Marte tenía ahora unas lunas cuarteadas, ennegrecidas y maltrechas.
»No fue la primera vez que me pregunté qué interferencia en el continuo de la materia o en sus zonas de acción podía haber ocasionado aquella “reducción de la onda funcional” que tanto temíamos. Nuestra nave-universo, y también las otras, podían ocupar simultáneamente el espacio y el tiempo, quizás incluso comunicarse entre sí, siempre y cuando no discurriéramos por la misma zona de dicho espacio-tiempo. Pero ¿dónde se encontraban los límites de aquellos espacios? ¿Qué hacía pensar a nuestros dobles que ellos serían los que sobrevivieran a un encuentro?

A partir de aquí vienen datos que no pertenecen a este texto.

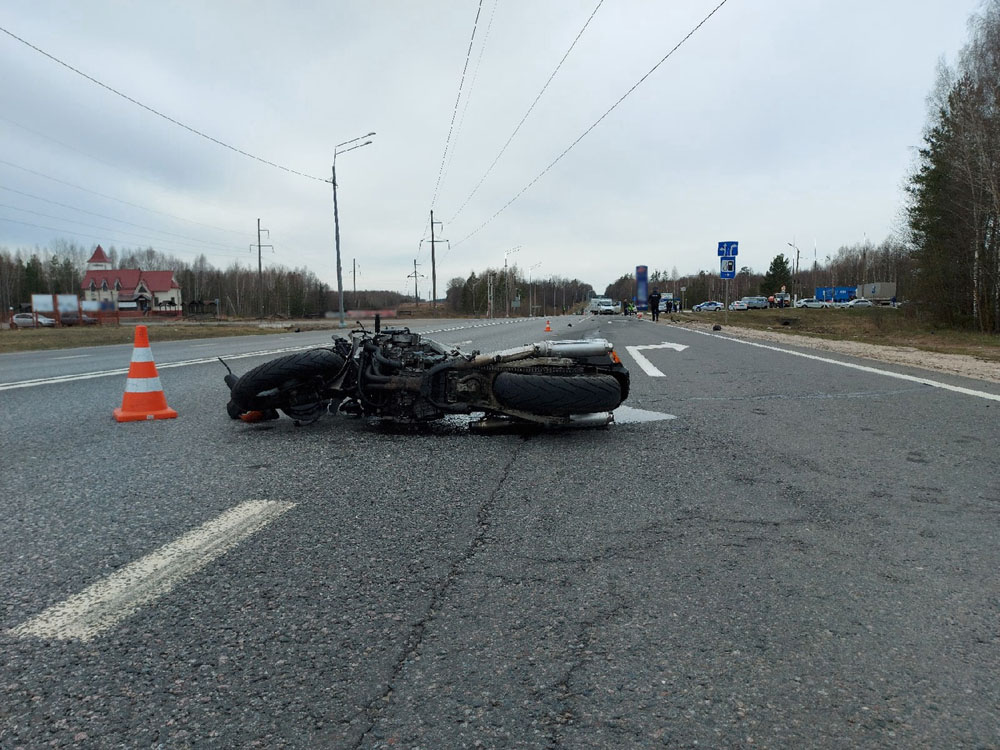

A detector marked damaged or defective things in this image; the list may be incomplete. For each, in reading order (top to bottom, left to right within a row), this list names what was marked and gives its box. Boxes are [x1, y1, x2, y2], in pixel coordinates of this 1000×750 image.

cracked asphalt [1, 314, 1000, 748]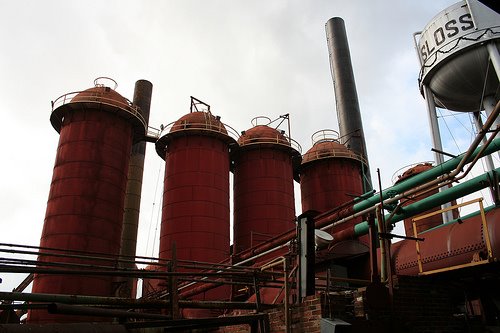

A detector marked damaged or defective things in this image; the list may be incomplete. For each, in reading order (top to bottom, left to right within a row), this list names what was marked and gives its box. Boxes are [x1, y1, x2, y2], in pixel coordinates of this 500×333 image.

»Aunque quizá no abrigaran semejante idea, ni les importase vivir o morir. ¿Quién hubiera podido decir qué genio maléfico influía ahora en sus actos? Sin embargo, su propósito era claramente el de destruir. Los habitantes alienígenas de nuestra nave-universo, por apartados que pudieran estar de los humanos, se sentían sin embargo fuertemente apegados a la vida. El tacto, el juicio y la esperanza dictaban que éramos nosotros los que debíamos escapar de allí.
»Los humanos dormíamos en las aguas. En mis sueños, el rojo planeta marciano retrocedía como una dorada manzana del Paraíso, ahora perdido por nosotros para siempre.
Forster guarda silencio. El fugaz chisporroteo de las llamas es el único sonido que se oye en la estancia, sobre cuyo techo se proyectan oscilantes sombras. Con un aire reticente impropio de él, Ari pregunta:
—¿Y mi hija? ¿Qué fue de ella?
Forster sonríe.
—Nuestra relación, tan recientemente renovada, iba a reforzarse bajo circunstancias más íntimas… y más peculiares de lo que yo hubiera podido imaginar.